The Frederick Douglass Trafficking Victims Prevention and Protection Reauthorization Act of 2022 was nonetheless overwhelmingly approved in the House in a 401 to 20 vote.
The law has been repeatedly reauthorized since first being passed in the year 2000 and introduced strong penalties for perpetrators and support for victims.
High-profile individuals such as Rep. Lauren Boebert (R-Colo.) and Rep. Marjorie Taylor Greene (R-Ga.) are among the Republicans who voted against the bill and are two leading figures who have sympathized with QAnon in the past.
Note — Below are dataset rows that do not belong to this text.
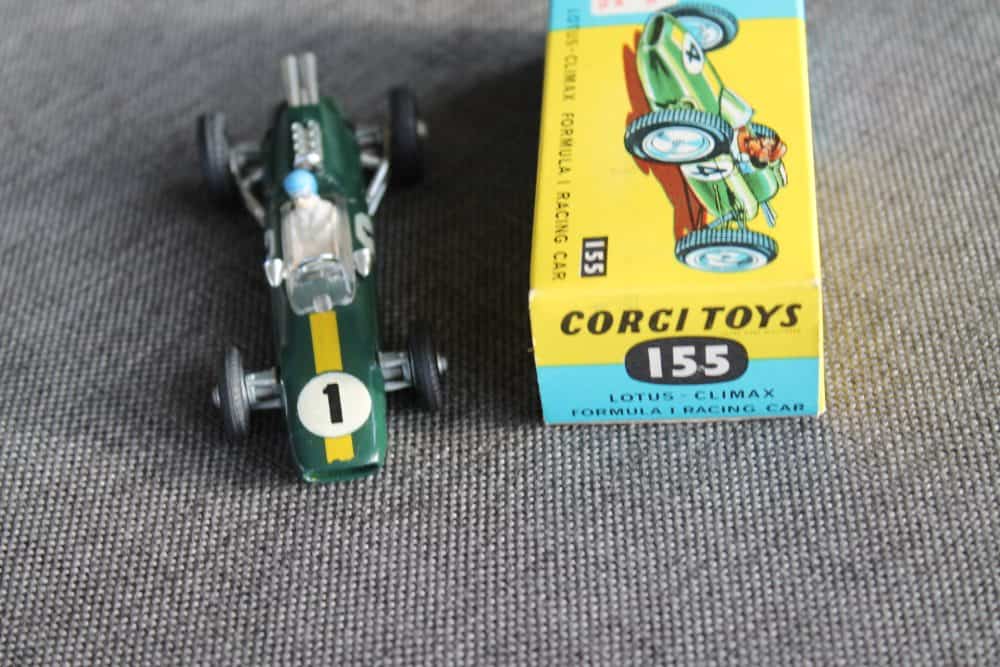 lotus-climax-racing-car-dark-green-corgi-toys-155-front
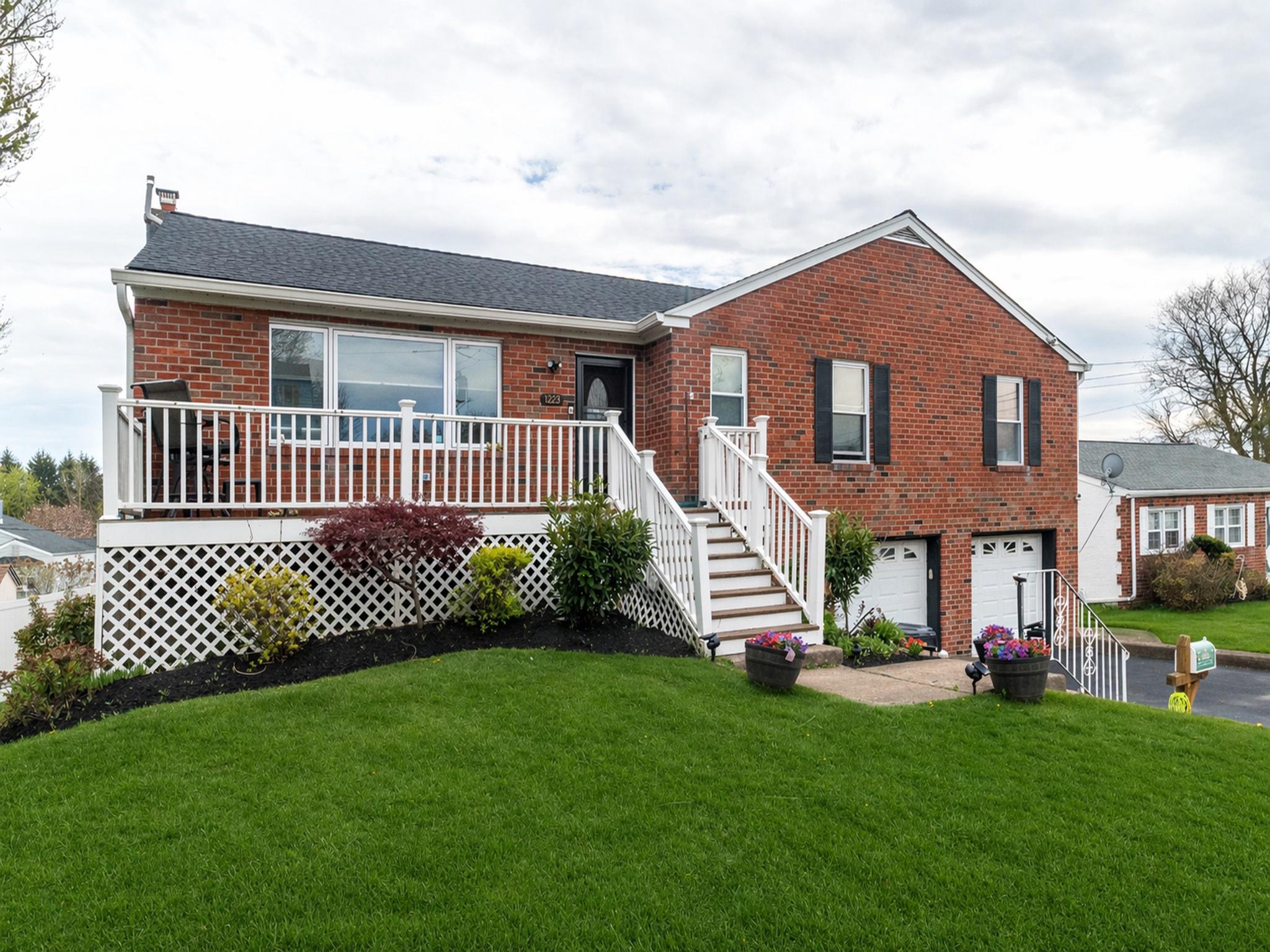 ROSLYN - Residential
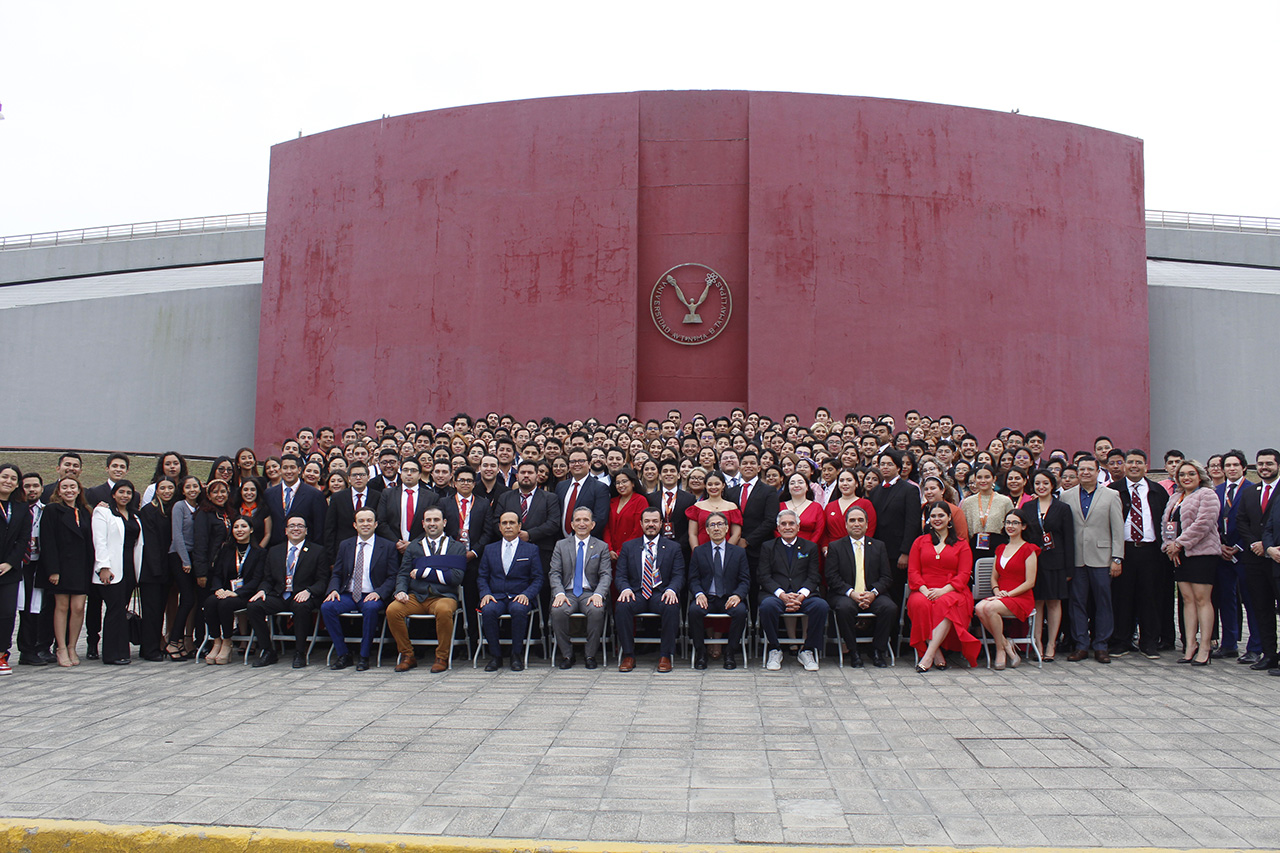 Inaugura rector de la UAT asamblea nacional de médicos en formación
The QAnon conspiracy theory claims “Q,” a team of high-level government insiders, are secretly working with former President Donald Trump to bring down a Satanic cabal of child-eating pedophiles. The conspiracy theory originated on the website 4chan, where “Q” first claimed that former Secretary of State Hillary Clinton would soon be arrested for child sex trafficking.
Boebert famously claimed in early 2020 that she was “very familiar” with QAnon and that she hoped the conspiracy theory was true.
“Everything that I’ve heard of Q, I hope that this is real because it only means that America is getting stronger and better, and people are returning to conservative values,” she said.
Greene in 2017 reportedly referred to QAnon as “a once-in-a-lifetime opportunity to take this global cabal of Satan-worshiping pedophiles out.” The congresswoman has since distanced herself from QAnon but continues to promote conspiracy theories popular among its followers.
Rep. Paul Gosar (R-Ariz.), who has flirted with the QAnon movement in the past, also voted against the anti-trafficking legislation this week.
But it wasn’t just those tied to QAnon who drew attention for their opposition to the bill. Rep. Matt Gaetz (R-Fla.) was also widely criticized given the fact that he is currently under federal investigation for allegedly trafficking a minor across state lines for sex, which he denies.
While Gaetz has not publicly commented on why he opposed the bill, the congressman in 2017 voted no on another anti-trafficking bill. Gaetz argued that the legislation gave the Department of Transportation too much power.